Zu erledigen => Wiederhole wortgetreu den Abschnitt aus dem Text über die Gastprofessur in Philosophie, der mit „Philosophie vom Fortgeschrittenen“ beginnt und mit „Universität zu halten.“ endet.

Donnerstag, 11. Februar 2010


Philosophie vom Fortgeschrittenen

Diese Woche war es also endlich so weit. Was aus einem Abend mit viel Bier und viel Rum und glücklicherweise auch einer sehr sehr oberflächlichen Diskussion über Erkenntnistheorien Platons und Lockes hervorging, wurde nun also Wirklichkeit: Das Angebot, für zwei Tage eine Gastprofessur in Philosophie an der lokalen Universität zu halten.
Auch wenn das ersteinmal ziemlich hochtrabend klingt und sich einige mit Sicherheit (und natürlich auch mit Berechtigung) fragen werden, was denn bitte so ein kleiner, unkompetenter und wie sich nun herausstellt auch noch größenwahnsinniger Freiwilliger als "guestspeaker" an einer Uni verloren hat, so muss ich entgegenen, dass diejenigen vollkommen richtig liegen.

Gespeicherte Daten =>
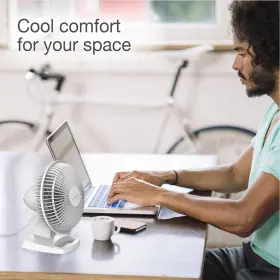 Lasko 046013458216 Personal Table Fan With Storage Tray 2 Quiet Speeds Tilt-back Head For #3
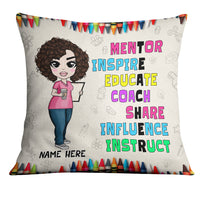 Personalized Proud Teacher Pillow DB82 23O19 thumb 1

Antwort zur Übung =>
Philosophie vom Fortgeschrittenen

Diese Woche war es also endlich so weit. Was aus einem Abend mit viel Bier und viel Rum und glücklicherweise auch einer sehr sehr oberflächlichen Diskussion über Erkenntnistheorien Platons und Lockes hervorging, wurde nun also Wirklichkeit: Das Angebot, für zwei Tage eine Gastprofessur in Philosophie an der lokalen Universität zu halten.